「ニュートリノと重力波で探る宇宙の謎」梶田 隆章 ノーベル物理学賞 / 東京大学卓越教授

講義

3講義目は、2015年12月、ノーベル物理学賞を受賞された梶田隆章先生のご講義です。
高名な先生を目の前にした塾生の緊張も、柔和な雰囲気で話始められた梶田先生のお陰か、徐々にほぐれていったように見えました。

最初に、先生は天の川の写真を見せ、「美しい写真ですよね。でも、光の観測だけでは分からないこともあるんです。」と、話を始めました。

 1987年、2月23日。カミオカンデによって検出されたニュートリノは、超新星爆発の理解に貢献しました。当時の計算機ではシミュレーションはできなかったものの、その後の研究によって、メカニズムは解明されてきました。実際のシミュレーション映像を見せながら、「中性子星が球対称だと爆発は起こらないんです」と解説される先生のお話を、塾生は真剣に聞いていました。

 現在は、改良したスーパーカミオカンデにより、過去の宇宙で起こった超新星爆発から放出されたニュートリノの検出の研究が進められているそうです。「数年後には結果が見えるだろう、見えてほしい!」と、先生は熱い言葉をかけられていました。

さらに、そこからは重力波の話をされていました。
現在、梶田先生は重力波の検出施設であるKAGRAのプロジェクト代表をされており、力を入れているのだそうです。KAGRAは、重力波の観測によってブラックホール誕生の瞬間を観測し、重力波天文学に貢献することを目指す施設です。

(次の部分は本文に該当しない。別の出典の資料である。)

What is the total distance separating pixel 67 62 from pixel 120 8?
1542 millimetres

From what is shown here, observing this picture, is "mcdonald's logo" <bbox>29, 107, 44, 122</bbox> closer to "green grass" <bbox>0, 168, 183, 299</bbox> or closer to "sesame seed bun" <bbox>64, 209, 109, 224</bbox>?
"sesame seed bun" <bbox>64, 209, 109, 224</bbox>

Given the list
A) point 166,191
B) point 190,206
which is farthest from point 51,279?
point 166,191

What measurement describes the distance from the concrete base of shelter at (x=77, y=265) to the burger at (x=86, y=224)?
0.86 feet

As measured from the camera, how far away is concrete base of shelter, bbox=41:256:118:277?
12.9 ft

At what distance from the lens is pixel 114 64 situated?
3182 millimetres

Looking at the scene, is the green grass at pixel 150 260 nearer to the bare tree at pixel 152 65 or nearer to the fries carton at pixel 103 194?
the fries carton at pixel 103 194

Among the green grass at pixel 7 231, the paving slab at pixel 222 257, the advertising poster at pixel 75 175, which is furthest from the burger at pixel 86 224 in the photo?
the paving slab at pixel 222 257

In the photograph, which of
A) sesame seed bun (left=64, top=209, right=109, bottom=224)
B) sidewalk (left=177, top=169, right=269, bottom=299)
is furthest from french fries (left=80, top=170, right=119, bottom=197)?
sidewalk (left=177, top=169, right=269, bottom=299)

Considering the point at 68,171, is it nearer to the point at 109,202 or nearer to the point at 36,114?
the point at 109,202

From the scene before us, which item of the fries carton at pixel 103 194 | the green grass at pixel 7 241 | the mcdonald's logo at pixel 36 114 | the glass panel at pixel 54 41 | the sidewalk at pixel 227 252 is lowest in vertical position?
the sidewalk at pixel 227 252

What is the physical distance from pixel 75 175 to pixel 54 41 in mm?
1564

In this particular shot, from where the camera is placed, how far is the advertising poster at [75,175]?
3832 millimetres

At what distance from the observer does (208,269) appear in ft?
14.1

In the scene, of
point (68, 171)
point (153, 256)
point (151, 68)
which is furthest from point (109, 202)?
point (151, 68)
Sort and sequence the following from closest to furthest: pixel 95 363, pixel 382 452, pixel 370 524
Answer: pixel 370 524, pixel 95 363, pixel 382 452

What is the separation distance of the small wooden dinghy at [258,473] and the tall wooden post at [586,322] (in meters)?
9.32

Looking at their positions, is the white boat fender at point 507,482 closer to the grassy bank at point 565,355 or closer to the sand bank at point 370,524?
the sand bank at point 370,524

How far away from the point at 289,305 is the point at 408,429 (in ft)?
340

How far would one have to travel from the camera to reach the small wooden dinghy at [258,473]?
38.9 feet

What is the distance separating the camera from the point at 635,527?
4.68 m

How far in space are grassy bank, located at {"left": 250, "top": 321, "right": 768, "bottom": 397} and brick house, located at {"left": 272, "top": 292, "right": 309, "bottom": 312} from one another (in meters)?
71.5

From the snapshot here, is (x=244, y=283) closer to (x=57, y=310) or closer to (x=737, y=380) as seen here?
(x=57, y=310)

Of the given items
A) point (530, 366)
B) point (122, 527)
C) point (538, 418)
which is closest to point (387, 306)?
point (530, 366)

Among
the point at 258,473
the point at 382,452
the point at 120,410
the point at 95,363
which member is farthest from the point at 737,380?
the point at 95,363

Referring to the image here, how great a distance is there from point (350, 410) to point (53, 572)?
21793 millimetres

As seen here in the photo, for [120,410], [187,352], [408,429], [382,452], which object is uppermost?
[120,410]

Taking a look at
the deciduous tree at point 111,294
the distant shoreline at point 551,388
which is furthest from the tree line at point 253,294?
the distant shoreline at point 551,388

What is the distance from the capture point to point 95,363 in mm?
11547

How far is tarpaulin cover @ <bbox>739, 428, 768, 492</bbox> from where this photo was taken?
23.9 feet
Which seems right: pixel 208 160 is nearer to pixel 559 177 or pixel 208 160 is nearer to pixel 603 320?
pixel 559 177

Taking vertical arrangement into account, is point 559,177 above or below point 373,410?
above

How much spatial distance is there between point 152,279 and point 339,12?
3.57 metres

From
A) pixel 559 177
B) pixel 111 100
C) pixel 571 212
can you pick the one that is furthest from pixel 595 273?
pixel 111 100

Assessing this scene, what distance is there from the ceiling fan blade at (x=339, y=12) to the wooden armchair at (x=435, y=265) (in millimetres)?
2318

重力波は、2015年の初観測から2023年初旬までで、世界中で90例が観測されています。ブラックホールの連星系は、互いを周回する中で、エネルギーを放ちながら近づいていき、最終的には2つのブラックホールはひとつの大きなブラックホールになってしまいます。その過程で放出されるエネルギーが、重力波として観測されるのです。

しかし、ブラックホール同士がひとつになる過程で放出されるエネルギーは莫大であるものの、実際に検出される重力波は、地球-太陽間の空間を水素原子1個分だけ縮める程の効果しか及ぼさないため、重力波の観測自体はとても難しいものなのだそうです。

続いて、「光では分からない宇宙の謎」ということで、ご自身の研究でもあるニュートリノの質量の話と共に、宇宙の謎との関連性の話をされました。

ビックバン直後の初期宇宙では、大量の物質と反物質が対生成されました。しかし、現在の銀河を観測すると、物質で構成されているように見えます。では、なぜ反物質は無くなってしまったのか?そこにニュートリノが関係しているのでは、と梶田先生は語られました。次世代のカミオカンデによって、その謎を解き明かす鍵となる観測がされるとのことです。塾生も期待に胸を膨らませている様子でした。

最後に本日の講義のまとめを話された後、「皆さんの中からも研究者が出て欲しい」と強く語られ、講義を締めくくられました。

その後も、「中性子星同士が合体してブラックホールが生まれるのはなぜか」「先生がニュートリノに興味を持ったきっかけは何か」といったような塾生の質問に、丁寧に答えてくださいました。